### TEXT BLOCK
___
# cold smoked bacon



## anthony gervais (Sep 12, 2015)

So I am kind of worried I may have just ruined a pork belly. I cured it in pops cure for little over 14 days in the refrigerator. Then i put in in the refrigerator for 24 to form a pellicle. Then to the smoker I cold smoke it with my AMS for about 12hr with pit master blend dust. I turn my smoker on but do not turn on element just have it on to watch the smoker temp and it ran about 70-75F my concern is raw meat sitting in there for 12hrs plus at that temp. I also had a lot of moisture on my belly when I pulled. I have now moved it to the refrigerator and just letting it chill. Is the anything I need to be concerned about? This was my first time smoking a belly. 

Thanks for any help


----------



## dirtsailor2003 (Sep 12, 2015)

As long as you used cure, which it sounds like you did there is no problem cold smoking for the time frame you mention. The moisture is just condensation that formed do to the temp differences in the meat and the smoker. 

I cold smoke my bacon for 18-24 hours. I do 6-8 a day with a overnight rest in the fridge, then another day of smoke. After I get the smoke I want I let the bacon rest in the fridge for 3-5 days then slice and package and freeze.


----------



## dert (Sep 19, 2015)

You're fine... Just ovened some of mine I smoked for 40 hours on and off over the 4th of July weekend...

http://s660.photobucket.com/user/de...155048C1-7575-4817-AF2C-F1B6956707C1.jpg.html


----------
___
### DATA SUPPLIED
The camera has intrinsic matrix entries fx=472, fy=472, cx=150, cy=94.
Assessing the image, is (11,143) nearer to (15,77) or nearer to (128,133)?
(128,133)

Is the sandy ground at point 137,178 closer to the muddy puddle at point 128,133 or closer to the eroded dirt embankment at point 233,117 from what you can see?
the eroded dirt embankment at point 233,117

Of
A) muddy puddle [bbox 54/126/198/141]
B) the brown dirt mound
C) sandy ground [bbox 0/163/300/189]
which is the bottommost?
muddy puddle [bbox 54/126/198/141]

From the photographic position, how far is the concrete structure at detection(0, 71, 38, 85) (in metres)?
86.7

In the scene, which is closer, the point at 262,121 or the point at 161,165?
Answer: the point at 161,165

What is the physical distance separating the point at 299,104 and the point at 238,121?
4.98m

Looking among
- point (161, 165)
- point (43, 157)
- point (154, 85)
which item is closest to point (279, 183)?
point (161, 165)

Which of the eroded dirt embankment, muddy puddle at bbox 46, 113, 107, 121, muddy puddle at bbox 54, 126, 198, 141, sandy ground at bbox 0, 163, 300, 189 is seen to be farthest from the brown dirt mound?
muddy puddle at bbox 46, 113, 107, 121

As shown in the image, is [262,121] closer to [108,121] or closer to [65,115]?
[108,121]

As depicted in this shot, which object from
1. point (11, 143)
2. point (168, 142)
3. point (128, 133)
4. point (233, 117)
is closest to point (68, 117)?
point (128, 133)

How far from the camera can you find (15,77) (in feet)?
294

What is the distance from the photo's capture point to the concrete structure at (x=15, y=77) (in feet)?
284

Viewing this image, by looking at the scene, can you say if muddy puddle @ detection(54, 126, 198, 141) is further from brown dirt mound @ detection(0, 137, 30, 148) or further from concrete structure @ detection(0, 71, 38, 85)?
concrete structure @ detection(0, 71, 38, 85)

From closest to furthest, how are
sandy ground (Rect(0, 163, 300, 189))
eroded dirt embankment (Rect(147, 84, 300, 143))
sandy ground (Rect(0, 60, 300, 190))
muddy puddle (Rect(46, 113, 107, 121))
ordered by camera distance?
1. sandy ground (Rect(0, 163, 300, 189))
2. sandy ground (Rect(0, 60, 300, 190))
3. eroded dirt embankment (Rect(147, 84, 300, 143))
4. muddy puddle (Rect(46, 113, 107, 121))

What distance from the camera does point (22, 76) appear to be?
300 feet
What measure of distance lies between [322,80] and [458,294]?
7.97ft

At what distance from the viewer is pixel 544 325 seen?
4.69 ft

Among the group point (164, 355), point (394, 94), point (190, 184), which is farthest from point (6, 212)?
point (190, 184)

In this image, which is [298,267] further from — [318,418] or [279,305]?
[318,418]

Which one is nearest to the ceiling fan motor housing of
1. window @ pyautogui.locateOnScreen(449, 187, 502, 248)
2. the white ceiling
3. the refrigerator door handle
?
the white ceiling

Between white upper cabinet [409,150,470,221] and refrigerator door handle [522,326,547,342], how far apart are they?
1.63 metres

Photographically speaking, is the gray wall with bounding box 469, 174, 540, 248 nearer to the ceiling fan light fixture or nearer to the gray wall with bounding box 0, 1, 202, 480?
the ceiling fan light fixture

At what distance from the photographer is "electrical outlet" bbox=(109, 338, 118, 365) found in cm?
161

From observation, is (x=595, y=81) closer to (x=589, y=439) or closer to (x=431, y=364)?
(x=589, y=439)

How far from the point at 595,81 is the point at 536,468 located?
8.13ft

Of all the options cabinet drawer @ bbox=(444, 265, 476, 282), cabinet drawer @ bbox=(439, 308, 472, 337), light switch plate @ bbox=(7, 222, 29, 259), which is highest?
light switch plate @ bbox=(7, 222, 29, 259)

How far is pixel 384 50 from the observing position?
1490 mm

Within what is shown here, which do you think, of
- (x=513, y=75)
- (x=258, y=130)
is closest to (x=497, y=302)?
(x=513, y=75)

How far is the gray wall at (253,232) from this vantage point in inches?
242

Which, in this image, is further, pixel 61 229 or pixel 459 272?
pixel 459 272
___
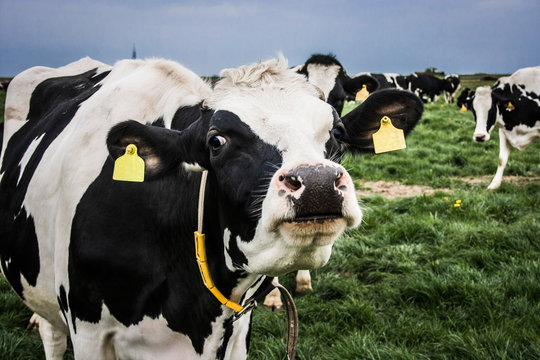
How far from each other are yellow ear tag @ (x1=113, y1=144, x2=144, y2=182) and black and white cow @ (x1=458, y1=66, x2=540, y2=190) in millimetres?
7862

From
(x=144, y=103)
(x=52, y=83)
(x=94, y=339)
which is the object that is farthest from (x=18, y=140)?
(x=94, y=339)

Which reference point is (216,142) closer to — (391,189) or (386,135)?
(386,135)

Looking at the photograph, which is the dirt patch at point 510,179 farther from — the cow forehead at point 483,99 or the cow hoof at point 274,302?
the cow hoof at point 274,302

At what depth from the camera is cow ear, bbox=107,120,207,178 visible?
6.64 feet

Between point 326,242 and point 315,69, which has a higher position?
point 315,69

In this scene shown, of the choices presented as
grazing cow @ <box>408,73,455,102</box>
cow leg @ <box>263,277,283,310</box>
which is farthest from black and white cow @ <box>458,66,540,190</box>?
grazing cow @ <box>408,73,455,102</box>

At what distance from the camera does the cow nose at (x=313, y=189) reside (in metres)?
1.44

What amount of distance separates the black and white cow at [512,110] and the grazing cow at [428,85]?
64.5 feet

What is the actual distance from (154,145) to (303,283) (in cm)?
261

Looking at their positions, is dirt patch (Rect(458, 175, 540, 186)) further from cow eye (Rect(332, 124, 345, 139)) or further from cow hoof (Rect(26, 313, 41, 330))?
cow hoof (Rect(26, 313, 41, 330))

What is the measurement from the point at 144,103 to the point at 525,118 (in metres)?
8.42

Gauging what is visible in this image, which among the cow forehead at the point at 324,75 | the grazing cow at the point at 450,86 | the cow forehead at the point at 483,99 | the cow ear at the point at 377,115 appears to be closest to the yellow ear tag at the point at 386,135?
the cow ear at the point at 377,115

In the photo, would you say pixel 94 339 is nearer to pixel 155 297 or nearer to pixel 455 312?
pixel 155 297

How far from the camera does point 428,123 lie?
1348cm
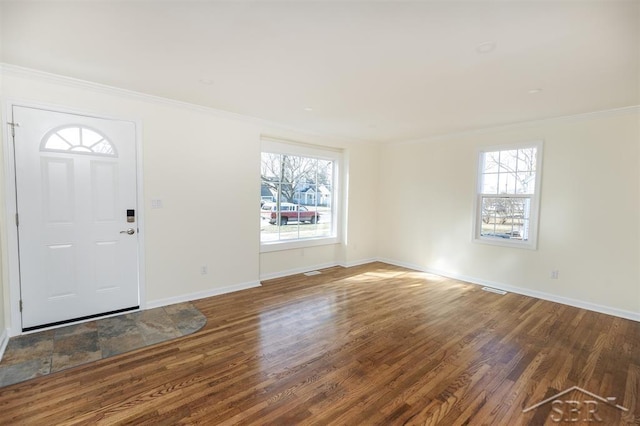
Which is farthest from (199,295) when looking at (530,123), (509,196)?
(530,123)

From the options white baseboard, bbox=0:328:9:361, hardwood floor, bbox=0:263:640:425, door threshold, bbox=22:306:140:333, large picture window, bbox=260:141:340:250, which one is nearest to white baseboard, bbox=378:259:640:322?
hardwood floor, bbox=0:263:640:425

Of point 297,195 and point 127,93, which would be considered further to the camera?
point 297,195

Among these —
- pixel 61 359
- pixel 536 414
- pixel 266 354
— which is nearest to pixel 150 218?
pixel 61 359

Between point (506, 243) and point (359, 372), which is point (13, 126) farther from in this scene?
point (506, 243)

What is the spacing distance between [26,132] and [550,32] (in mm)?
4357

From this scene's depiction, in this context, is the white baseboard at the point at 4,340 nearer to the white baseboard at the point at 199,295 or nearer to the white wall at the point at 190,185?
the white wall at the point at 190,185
___
### GOAL
In the cold smoked bacon thread above, how long does dirtsailor2003 rest the bacon in the fridge after smoking before slicing it?

### WRITTEN ANSWER
3-5 days